§ SOURCE TEXT:
◆ ◆ ◆ ◆ ◆ ◆ ◆

The Guardian (Australia) has published a report that will sound very familiar to people of colour in the US and Europe..

Court data shows that 92.85% of Indigenous Australians taken to court for the cannabis possession charge were either found guilty by a judge or magistrate or pleaded guilty.

 

Exclusive: data shows hugely disproportionate treatment, which experts say helps trap young Aboriginal people in the criminal justice system

Police in New South Wales pursue more than 80% of Indigenous people found with small amounts of cannabis through the courts while letting others off with warnings, forcing young Aboriginal people into a criminal justice system that legal experts say “they will potentially never get out of”.

The Guardian can reveal that between 2013 and 2017 the police disproportionately used the justice system to prosecute Indigenous people, despite the existence of a specific cautioning scheme introduced to keep minor drug offences out of the courts.

◆ ◆ ◆ ◆ ◆ ◆ ◆

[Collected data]
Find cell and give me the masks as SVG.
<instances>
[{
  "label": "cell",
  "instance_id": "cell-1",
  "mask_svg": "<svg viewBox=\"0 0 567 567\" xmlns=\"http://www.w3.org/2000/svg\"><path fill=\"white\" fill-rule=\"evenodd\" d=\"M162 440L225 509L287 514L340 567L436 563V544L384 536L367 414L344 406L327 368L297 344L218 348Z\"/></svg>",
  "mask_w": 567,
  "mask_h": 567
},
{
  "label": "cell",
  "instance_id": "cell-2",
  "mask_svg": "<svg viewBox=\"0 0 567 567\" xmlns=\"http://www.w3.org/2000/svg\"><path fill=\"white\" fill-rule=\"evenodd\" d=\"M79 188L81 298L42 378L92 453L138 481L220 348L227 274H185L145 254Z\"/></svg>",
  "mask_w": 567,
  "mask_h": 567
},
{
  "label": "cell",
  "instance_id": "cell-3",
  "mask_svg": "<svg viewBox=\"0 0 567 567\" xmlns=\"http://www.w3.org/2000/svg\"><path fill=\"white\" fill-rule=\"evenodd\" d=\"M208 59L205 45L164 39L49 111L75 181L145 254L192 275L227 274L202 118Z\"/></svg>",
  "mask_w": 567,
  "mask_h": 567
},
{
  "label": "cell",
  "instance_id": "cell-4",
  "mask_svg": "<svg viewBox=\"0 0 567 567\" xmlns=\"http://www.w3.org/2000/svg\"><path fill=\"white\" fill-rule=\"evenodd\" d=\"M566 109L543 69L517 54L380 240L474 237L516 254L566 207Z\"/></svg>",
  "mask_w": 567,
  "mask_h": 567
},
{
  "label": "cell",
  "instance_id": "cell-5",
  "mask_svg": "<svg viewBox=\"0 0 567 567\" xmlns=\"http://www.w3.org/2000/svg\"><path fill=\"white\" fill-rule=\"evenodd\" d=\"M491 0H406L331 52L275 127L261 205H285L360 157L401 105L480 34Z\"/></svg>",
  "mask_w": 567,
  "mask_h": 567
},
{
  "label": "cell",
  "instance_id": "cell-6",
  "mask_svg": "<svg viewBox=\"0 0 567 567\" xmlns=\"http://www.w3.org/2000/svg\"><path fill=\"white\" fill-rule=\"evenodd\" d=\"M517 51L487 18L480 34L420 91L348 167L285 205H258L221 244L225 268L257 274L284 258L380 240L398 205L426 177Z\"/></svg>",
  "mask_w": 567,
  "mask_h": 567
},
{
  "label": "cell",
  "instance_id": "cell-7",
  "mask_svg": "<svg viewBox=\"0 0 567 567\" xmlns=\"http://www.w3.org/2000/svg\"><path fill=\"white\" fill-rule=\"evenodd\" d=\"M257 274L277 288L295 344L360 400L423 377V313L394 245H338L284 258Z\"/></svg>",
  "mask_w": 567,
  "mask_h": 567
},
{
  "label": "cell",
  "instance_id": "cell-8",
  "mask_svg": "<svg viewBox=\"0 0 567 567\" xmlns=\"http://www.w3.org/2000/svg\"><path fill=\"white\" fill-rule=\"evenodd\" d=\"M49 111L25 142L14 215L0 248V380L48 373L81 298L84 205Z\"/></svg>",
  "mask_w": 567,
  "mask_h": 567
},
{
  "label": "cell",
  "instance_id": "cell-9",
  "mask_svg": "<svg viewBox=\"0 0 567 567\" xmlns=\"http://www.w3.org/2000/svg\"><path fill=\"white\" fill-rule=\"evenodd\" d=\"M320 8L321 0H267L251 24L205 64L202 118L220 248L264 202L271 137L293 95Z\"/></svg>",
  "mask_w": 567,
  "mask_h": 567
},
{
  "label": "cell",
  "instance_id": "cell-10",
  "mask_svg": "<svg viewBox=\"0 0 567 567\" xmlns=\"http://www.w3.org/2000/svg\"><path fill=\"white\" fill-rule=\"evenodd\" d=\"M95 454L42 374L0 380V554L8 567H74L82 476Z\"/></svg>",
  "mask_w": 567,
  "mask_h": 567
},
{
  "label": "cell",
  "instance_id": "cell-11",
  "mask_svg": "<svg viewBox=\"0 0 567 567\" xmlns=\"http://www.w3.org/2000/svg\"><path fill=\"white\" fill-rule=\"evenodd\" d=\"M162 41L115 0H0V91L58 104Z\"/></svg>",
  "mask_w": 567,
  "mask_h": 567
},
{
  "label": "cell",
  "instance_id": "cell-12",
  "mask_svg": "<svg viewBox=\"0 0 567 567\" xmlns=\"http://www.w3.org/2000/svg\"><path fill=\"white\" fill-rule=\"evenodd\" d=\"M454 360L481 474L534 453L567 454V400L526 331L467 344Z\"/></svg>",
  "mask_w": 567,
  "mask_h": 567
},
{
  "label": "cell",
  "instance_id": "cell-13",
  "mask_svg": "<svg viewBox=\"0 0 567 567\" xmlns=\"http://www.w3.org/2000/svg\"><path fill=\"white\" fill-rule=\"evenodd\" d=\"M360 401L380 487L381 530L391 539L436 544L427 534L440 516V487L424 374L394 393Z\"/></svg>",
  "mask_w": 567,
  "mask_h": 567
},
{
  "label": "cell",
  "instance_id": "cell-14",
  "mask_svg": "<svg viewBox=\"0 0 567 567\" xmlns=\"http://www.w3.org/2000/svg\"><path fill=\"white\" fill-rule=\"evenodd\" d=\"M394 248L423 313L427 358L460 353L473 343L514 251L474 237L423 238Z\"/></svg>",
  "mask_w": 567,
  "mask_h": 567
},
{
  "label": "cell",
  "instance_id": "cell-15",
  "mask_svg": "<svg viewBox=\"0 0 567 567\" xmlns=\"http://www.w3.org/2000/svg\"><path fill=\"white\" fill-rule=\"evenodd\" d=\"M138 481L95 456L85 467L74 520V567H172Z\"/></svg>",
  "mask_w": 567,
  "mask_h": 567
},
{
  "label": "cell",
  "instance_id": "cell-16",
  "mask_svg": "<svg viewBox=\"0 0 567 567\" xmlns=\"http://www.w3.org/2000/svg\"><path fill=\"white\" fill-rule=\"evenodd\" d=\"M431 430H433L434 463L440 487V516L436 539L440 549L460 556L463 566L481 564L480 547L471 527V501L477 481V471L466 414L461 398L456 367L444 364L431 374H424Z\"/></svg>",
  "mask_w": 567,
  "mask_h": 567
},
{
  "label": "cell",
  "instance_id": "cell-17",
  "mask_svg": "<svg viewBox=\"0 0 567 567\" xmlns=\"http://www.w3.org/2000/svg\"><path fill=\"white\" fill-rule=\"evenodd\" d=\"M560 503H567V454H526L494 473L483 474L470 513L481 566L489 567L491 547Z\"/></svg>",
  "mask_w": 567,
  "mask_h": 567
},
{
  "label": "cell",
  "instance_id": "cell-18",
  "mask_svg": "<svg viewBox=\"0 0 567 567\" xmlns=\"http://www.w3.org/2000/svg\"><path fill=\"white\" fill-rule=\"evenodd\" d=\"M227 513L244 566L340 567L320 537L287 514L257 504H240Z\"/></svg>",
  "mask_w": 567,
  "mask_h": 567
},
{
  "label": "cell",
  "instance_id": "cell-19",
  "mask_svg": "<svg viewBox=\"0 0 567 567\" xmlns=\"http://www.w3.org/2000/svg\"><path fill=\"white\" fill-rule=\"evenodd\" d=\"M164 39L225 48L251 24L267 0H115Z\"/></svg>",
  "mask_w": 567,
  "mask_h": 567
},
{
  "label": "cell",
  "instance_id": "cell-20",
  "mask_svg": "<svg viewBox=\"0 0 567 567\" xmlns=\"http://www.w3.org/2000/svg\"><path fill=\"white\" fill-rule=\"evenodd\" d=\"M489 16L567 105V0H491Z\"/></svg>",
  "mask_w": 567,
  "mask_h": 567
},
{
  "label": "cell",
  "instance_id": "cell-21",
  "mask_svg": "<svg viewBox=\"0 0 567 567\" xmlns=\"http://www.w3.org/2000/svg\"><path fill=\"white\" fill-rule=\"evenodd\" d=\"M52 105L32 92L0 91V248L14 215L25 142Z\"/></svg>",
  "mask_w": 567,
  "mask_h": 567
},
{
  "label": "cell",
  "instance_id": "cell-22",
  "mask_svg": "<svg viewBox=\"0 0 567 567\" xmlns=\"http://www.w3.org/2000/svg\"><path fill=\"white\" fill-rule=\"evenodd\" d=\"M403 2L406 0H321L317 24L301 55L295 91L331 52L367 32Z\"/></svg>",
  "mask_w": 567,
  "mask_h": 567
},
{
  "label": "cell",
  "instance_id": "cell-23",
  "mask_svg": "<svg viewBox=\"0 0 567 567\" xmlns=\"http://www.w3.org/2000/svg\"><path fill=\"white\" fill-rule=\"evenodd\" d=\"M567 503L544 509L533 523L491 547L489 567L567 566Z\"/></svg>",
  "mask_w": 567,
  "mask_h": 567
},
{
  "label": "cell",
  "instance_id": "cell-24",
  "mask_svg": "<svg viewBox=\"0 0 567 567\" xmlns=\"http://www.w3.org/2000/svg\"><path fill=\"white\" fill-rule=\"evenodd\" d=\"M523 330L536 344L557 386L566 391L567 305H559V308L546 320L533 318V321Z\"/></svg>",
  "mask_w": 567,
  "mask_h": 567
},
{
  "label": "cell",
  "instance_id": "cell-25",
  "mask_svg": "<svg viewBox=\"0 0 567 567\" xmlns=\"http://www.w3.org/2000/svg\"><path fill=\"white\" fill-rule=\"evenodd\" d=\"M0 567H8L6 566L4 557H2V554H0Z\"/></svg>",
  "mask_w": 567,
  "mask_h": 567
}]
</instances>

◆ ◆ ◆ ◆ ◆ ◆ ◆

§ YOUR INSTRUCTIONS:
Continue the passage about cannabis prosecutions of Indigenous people in New South Wales, starting after its final sentence.

§ FINAL ANSWER:
During the five year period, 82.55% of all Indigenous people found with a non-indictable quantity of cannabis were pursued through the courts, compared with only 52.29% for the non-Indigenous population, the data compiled by the NSW Bureau of Crime Statistics and Research shows.

The data shows police were four times more likely to issue cautions to non-Indigenous people. In the five years to 2017, only 11.41% of Indigenous Australians caught by police with small amounts of cannabis were issued cautions, compared with 40.03% of the non-Indigenous population.

Karly Warner, the chief executive of the Aboriginal Legal Service, said the data was an illustration of how Indigenous people were treated differently “at every stage” of the justice system. She cited a recent case in which a young Indigenous boy had been caught with a small amount of cannabis and, despite having no prior convictions, had been charged by police.

 

Karly Warner, the chief executive of the Aboriginal Legal Service

“As annoyed and as angry as I am about that, I am also not surprised,” she said.

 

“As this data shows these are not one-offs. This is a complete failure to address systematic racism, perpetrated by individuals, and it is forcing, absolutely forcing, Aboriginal kids, young people and adults into contact with a criminal justice system that they will potentially never get out of again.”

Court data shows that 92.85% of Indigenous Australians taken to court for the cannabis possession charge were either found guilty by a judge or magistrate or pleaded guilty.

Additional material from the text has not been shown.